BEGIN PROVIDED DATA

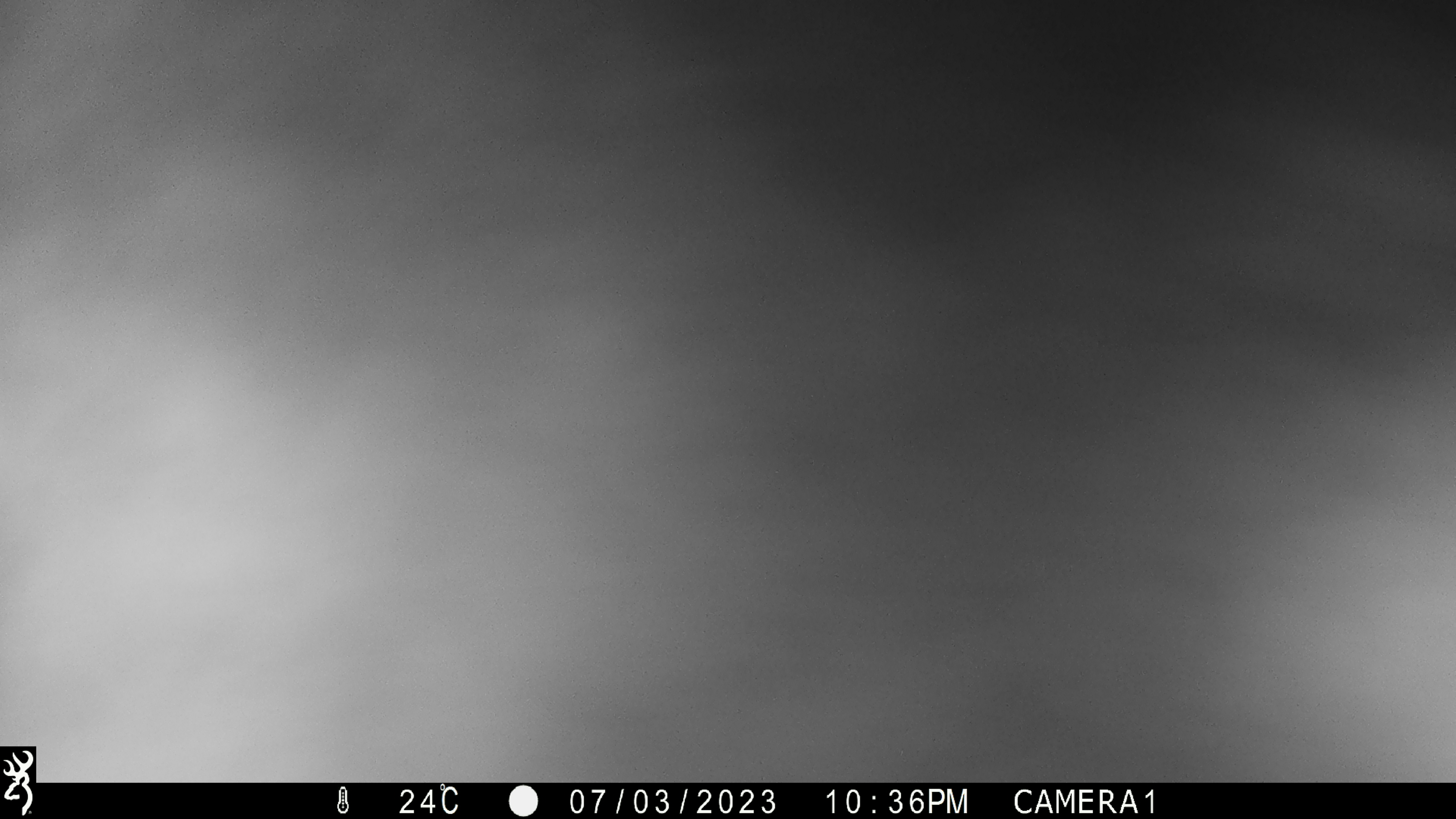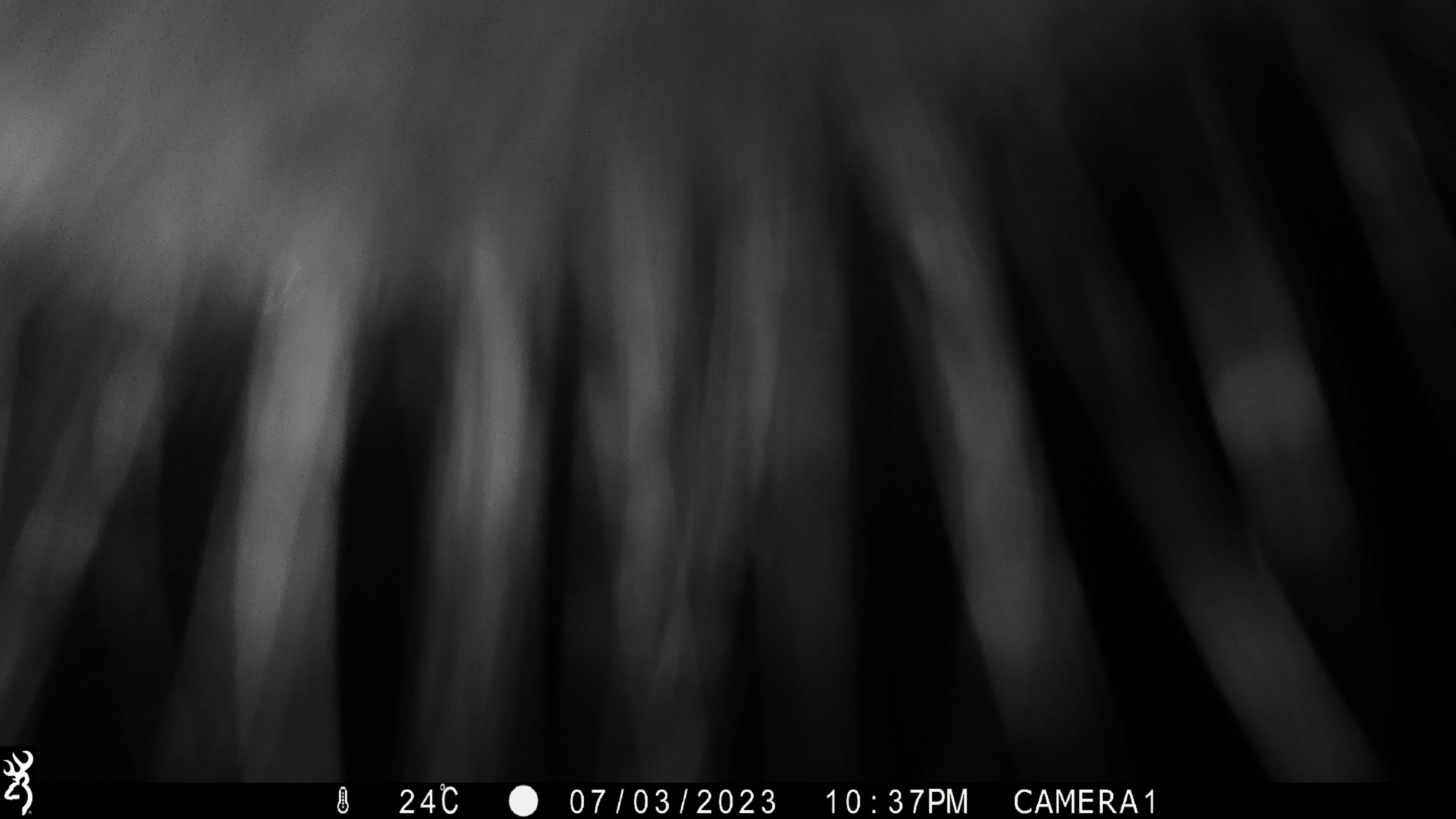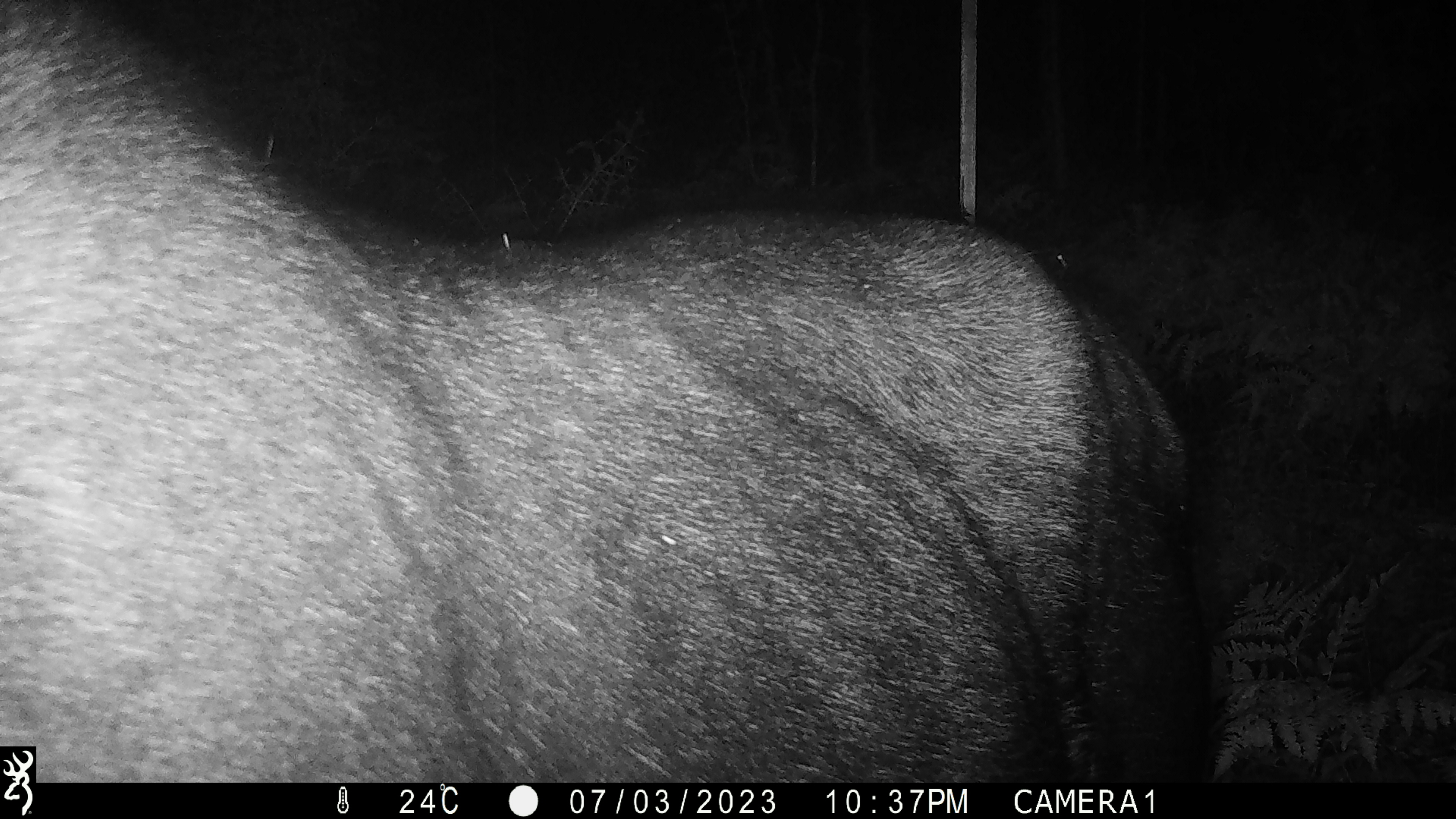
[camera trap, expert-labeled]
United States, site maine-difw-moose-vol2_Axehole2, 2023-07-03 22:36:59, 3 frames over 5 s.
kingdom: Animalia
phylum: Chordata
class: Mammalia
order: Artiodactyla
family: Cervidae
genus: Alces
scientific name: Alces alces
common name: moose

END PROVIDED DATA

Copy exactly the lines from the one with "kingdom: Animalia" down to the last line of the records above, and leave out everything else.

kingdom: Animalia
phylum: Chordata
class: Mammalia
order: Artiodactyla
family: Cervidae
genus: Alces
scientific name: Alces alces
common name: moose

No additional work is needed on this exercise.